7Hills Day Center Complex | Fayetteville, Arkansas | 2019
Architect: University of Arkansas Community Design Center
Client: 7hills Homeless Center
Photographers: University of Arkansas Community Design Center
Most progress toward ending homelessness is accomplished during the day. The day center complex is a business-hours refuge for homeless populations seeking one-stop services. Services include counseling, provisioning, meals, personal hygiene, mail delivery, job search, light medical assistance, and shelter. The center incorporates best practices in "trauma-informed design," accounting for a population that routinely suffers criminal transgressions and personal indignities. Still, a developing sub-discipline in care facility urbanism, four key principles guide the trauma-informed approach.
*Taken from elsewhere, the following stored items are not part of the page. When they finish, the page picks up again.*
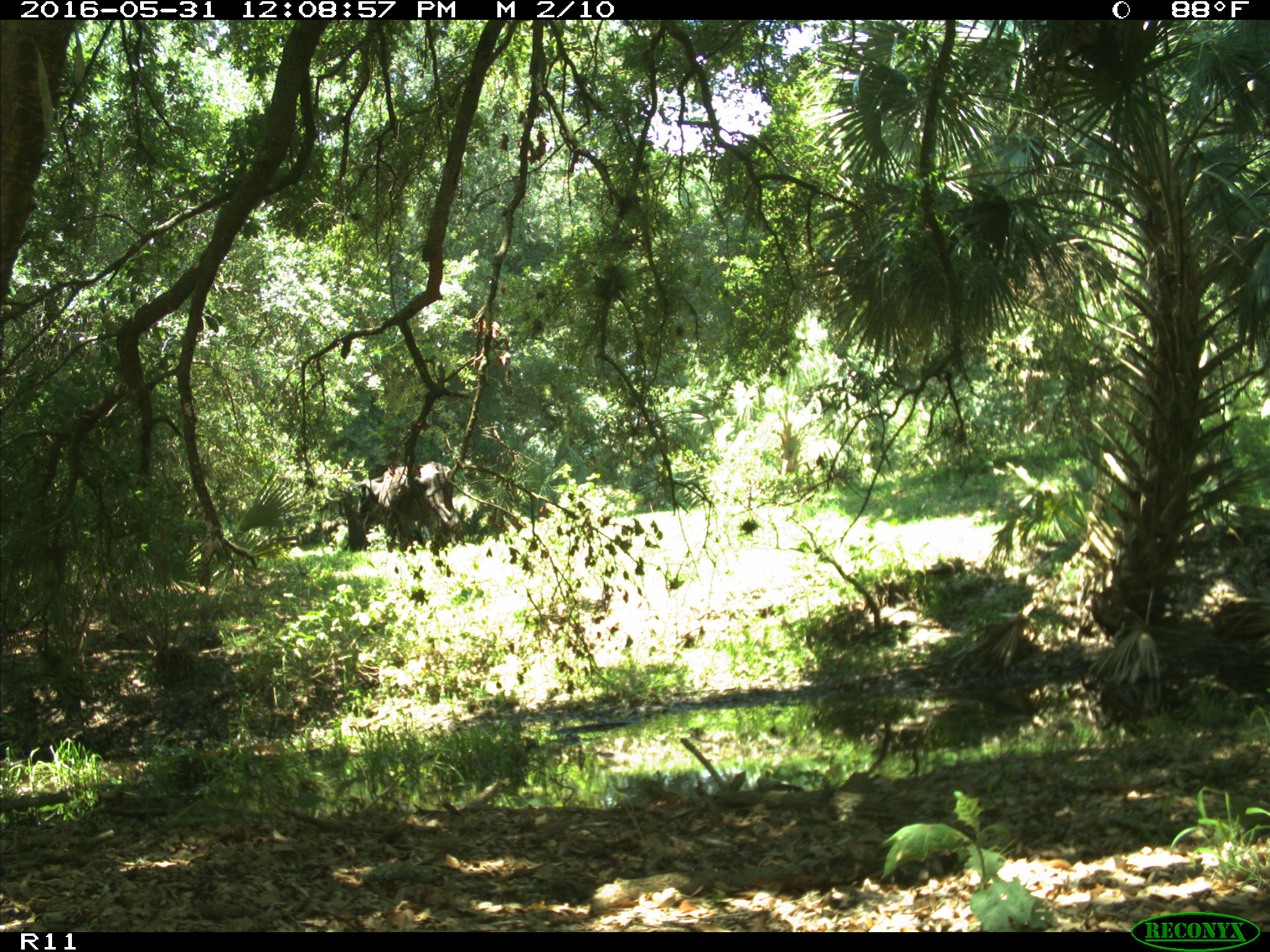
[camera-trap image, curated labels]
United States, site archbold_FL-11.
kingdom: Animalia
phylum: Chordata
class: Mammalia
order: Artiodactyla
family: Bovidae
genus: Bos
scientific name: Bos taurus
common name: domestic cow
The center should be restorative, welcoming, and inviting, governed by an ethic of hospitality. Since being 'indoors' can be stressful for homeless individuals, the day center offers a variety of indoor/outdoor and public/private spaces without compromising staff's need to monitor clients' behavior. The complex should be perceived by clients as a safe, calming, and equitable place "spatially available" to all. And the day center should incorporate connections to the natural world since vegetation, natural light, and air provide important biophilic functions that reduce stress, enhance mood, and elevate sensory enjoyment.
Trauma-informed design demands a layered organization to accommodate varying degrees of engagement desired by users. Full engagement is sometimes a long-term process. The day center is one component in an ecosystem of nearby homeless service providers, including apartments and a new homeless transition village. The complex consists of an operations support building, a day center, a memorial grove to local homeless citizens who have passed, a community garden, an outdoor porch, a mailbox kiosk, and a bus stop/sitting area. This landscape of services extends to the interior to spaces for living, dining, laundry, a store for free-of-charge provisions, and showers. Just a mile from downtown, the complex's urbanism projects familiarity by re-scaling domestic associations and other tropes of hospitality within the context of an institutional program along an auto-dominated arterial.